In [1]:
# mount google drive to colab
# comment this line if using local machine
from google.colab import drive
drive.mount('/content/drive')

Drive already mounted at /content/drive; to attempt to forcibly remount, call drive.mount("/content/drive", force_remount=True).


In [0]:
# importing required libraries
import os

import numpy as np
import pandas as pd

import pickle

import cv2

from skimage.io import imread

from tensorflow.keras.preprocessing.image import ImageDataGenerator

In [0]:
dataset_path = 'drive/My Drive/Colab Notebooks/Kaggle/Dataset/'
trainset_path = dataset_path+'train/'

In [0]:
label_df = pd.read_csv(dataset_path+'train.csv')

In [0]:
label_df['id_code'] = label_df['id_code'].apply(lambda x : ''.join([x,'.png']))

In [0]:
label_df['diagnosis'] = label_df['diagnosis'].apply(lambda x : str(x))

In [7]:
label_df.head()


Unnamed: 0,id_code,diagnosis
0,000c1434d8d7.png,2
1,001639a390f0.png,4
2,0024cdab0c1e.png,1
3,002c21358ce6.png,0
4,005b95c28852.png,0


In [8]:
# using keras generator
img_height = 224
img_width = 224
batch_size = 256

train_data_dir = trainset_path

datagen = ImageDataGenerator(rescale=1./255,
    #featurewise_center=True,
    #featurewise_std_normalization=True,
    shear_range=0.1,
    zoom_range=0.2,
    rotation_range=30,
    width_shift_range=0.2,
    height_shift_range=0.2,
    horizontal_flip=False,
    vertical_flip=False,
    validation_split=0.2) # set validation split

train_generator = datagen.flow_from_dataframe(dataframe=label_df,
                                              directory=train_data_dir,
                                              x_col="id_code",
                                              y_col="diagnosis",
                                              subset="training",
                                              batch_size=batch_size,
                                              seed=42,
                                              shuffle=True,
                                              class_mode="categorical",
                                              target_size=(img_height, img_width))

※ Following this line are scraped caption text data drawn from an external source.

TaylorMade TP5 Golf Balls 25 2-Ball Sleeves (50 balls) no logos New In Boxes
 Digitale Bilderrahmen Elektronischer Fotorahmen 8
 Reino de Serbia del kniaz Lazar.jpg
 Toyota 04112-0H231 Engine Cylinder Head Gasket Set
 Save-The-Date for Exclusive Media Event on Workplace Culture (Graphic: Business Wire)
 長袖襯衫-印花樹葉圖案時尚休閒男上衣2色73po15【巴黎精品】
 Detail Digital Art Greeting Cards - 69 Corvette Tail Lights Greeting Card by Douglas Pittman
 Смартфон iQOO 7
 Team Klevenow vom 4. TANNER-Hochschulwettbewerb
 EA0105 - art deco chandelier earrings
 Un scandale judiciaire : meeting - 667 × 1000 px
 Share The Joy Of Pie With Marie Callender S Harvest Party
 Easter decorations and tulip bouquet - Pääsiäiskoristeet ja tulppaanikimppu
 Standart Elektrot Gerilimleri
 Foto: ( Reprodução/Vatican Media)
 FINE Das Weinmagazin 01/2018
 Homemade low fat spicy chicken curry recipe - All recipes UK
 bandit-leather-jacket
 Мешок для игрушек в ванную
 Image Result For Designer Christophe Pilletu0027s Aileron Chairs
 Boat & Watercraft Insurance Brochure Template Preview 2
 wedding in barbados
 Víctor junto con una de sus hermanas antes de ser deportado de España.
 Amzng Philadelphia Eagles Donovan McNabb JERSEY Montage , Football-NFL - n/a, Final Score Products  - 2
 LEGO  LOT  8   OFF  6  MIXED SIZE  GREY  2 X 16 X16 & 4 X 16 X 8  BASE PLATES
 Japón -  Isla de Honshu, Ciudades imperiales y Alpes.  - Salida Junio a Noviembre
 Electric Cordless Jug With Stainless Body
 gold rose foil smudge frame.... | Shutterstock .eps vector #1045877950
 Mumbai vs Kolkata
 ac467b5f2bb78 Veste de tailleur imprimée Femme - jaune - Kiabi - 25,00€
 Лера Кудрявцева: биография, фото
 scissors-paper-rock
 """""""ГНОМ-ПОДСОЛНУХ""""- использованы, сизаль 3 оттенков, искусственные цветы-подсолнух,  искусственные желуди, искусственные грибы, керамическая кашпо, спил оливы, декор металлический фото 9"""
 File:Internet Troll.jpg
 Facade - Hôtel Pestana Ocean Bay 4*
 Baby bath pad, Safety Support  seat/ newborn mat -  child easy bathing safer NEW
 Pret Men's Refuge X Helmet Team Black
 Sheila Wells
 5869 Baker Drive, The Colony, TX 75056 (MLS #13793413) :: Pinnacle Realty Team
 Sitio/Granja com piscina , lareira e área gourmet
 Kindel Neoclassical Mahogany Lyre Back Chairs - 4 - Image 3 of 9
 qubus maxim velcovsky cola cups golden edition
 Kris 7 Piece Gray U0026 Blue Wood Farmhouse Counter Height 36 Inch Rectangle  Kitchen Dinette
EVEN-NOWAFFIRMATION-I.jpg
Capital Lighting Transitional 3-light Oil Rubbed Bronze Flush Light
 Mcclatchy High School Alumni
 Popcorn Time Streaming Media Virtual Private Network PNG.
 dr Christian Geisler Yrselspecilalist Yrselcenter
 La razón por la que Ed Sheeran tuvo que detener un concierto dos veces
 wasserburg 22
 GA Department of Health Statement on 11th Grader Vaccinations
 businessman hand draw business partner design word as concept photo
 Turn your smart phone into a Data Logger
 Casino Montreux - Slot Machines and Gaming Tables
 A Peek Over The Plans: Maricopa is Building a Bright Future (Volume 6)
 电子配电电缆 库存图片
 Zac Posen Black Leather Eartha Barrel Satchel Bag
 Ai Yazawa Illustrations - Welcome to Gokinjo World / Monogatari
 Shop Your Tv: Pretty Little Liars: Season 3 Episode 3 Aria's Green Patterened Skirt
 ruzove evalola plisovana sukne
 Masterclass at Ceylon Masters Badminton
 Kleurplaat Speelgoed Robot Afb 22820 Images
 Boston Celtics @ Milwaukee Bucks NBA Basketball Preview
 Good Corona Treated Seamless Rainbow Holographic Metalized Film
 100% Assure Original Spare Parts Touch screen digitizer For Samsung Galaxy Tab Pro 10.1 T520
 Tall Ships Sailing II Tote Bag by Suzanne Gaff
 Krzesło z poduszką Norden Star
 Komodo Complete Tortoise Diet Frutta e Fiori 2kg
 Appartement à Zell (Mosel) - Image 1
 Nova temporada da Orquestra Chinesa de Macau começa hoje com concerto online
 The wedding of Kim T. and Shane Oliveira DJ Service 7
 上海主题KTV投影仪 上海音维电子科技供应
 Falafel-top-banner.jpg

valid_generator = datagen.flow_from_dataframe(dataframe=label_df,
                                              directory=train_data_dir,
                                              x_col="id_code",
                                              y_col="diagnosis",
                                              subset="validation",
                                              batch_size=batch_size,
                                              seed=42,
                                              shuffle=True,
                                              class_mode="categorical",
                                              target_size=(img_height, img_width))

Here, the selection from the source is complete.